Module Name: src
Committed By: ad
Date: Sun Jun 14 21:47:15 UTC 2020
Modified Files:
src/sys/arch/aarch64/aarch64: pmap.c
src/sys/arch/aarch64/include: pmap.h
Log Message:
- Fix a lock order reversal in pmap_page_protect().
- Make sure pmap is always locked when updating stats; atomics no longer
needed to do that.
- Remove unneeded traversal of pv list in pmap_enter_pv().
- Shrink struct vm_page from 136 to 128 bytes (cache line sized) and struct
pv_entry from 48 to 32 bytes (power of 2 sized).
- Embed a pv_entry in each vm_page. This means PV entries don't need to
be allocated for private anonymous memory / COW pages / most UBC mappings.

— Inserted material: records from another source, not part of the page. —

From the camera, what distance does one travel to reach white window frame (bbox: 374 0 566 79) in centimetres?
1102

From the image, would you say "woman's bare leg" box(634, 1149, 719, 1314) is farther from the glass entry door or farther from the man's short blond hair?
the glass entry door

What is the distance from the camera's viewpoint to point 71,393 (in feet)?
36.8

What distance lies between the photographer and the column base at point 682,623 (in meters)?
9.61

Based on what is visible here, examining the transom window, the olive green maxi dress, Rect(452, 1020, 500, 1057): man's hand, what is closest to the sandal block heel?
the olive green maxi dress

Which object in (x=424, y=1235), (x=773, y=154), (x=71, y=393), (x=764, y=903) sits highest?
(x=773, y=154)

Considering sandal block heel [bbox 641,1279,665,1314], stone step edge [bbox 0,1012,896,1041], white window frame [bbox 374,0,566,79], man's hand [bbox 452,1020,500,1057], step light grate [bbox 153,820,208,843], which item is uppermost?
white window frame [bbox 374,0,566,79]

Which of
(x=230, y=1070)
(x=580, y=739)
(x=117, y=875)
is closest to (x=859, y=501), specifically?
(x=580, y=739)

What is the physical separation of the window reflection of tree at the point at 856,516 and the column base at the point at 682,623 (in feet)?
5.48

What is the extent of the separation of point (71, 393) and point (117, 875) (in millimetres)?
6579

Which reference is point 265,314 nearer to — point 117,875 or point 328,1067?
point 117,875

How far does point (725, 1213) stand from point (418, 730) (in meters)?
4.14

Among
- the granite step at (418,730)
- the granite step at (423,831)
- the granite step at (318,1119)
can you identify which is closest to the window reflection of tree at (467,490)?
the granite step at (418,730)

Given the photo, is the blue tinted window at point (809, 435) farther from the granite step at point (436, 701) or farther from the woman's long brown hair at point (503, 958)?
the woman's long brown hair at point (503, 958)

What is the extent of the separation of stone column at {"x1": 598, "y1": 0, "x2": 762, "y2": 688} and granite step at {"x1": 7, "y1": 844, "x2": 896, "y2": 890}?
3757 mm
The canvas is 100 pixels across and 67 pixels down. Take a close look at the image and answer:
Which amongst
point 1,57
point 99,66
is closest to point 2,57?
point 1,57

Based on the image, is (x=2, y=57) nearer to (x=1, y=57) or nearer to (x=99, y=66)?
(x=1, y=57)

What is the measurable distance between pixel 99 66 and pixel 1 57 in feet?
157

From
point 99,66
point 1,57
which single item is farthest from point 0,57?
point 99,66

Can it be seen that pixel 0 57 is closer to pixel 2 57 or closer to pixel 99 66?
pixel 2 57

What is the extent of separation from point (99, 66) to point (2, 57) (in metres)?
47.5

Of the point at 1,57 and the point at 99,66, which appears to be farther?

Dynamic PV entries are then used only for stuff like shared libraries and
shared memory.
Proposed on port-arm@.
To generate a diff of this commit:
cvs rdiff -u -r1.77 -r1.78 src/sys/arch/aarch64/aarch64/pmap.c
cvs rdiff -u -r1.39 -r1.40 src/sys/arch/aarch64/include/pmap.h
Please note that diffs are not public domain; they are subject to the
copyright notices on the relevant files.
Modified files:
Index: src/sys/arch/aarch64/aarch64/pmap.c
diff -u src/sys/arch/aarch64/aarch64/pmap.c:1.77 src/sys/arch/aarch64/aarch64/pmap.c:1.78
--- src/sys/arch/aarch64/aarch64/pmap.c:1.77 Wed Jun 10 22:24:22 2020
+++ src/sys/arch/aarch64/aarch64/pmap.c Sun Jun 14 21:47:14 2020
@@ -1,4 +1,4 @@
-/* $NetBSD: pmap.c,v 1.77 2020/06/10 22:24:22 ad Exp $ */
+/* $NetBSD: pmap.c,v 1.78 2020/06/14 21:47:14 ad Exp $ */
/*
* Copyright (c) 2017 Ryo Shimizu <[email protected]>
@@ -27,7 +27,7 @@
*/
#include <sys/cdefs.h>
-__KERNEL_RCSID(0, "$NetBSD: pmap.c,v 1.77 2020/06/10 22:24:22 ad Exp $");
+__KERNEL_RCSID(0, "$NetBSD: pmap.c,v 1.78 2020/06/14 21:47:14 ad Exp $");
#include "opt_arm_debug.h"
#include "opt_ddb.h"
@@ -102,8 +102,9 @@ PMAP_COUNTER(pdp_alloc_boot, "page table
PMAP_COUNTER(pdp_alloc, "page table page allocate (uvm_pagealloc)");
PMAP_COUNTER(pdp_free, "page table page free (uvm_pagefree)");
-PMAP_COUNTER(pv_enter, "pv_entry allocate and link");
-PMAP_COUNTER(pv_remove, "pv_entry free and unlink");
+PMAP_COUNTER(pv_enter, "pv_entry fill");
+PMAP_COUNTER(pv_remove_dyn, "pv_entry free and unlink dynamic");
+PMAP_COUNTER(pv_remove_emb, "pv_entry clear embedded");
PMAP_COUNTER(pv_remove_nopv, "no pv_entry found when removing pv");
PMAP_COUNTER(activate, "pmap_activate call");
@@ -184,15 +185,6 @@ PMAP_COUNTER(unwire_failure, "pmap_unwir
#define VM_PAGE_TO_PP(pg) (&(pg)->mdpage.mdpg_pp)
-struct pv_entry {
- LIST_ENTRY(pv_entry) pv_link;
- struct pmap *pv_pmap;
- vaddr_t pv_va;
- paddr_t pv_pa; /* debug */
- pt_entry_t *pv_ptep; /* for fast pte lookup */
-};
-#define pv_next pv_link.le_next
-
#define L3INDEXMASK (L3_SIZE * Ln_ENTRIES - 1)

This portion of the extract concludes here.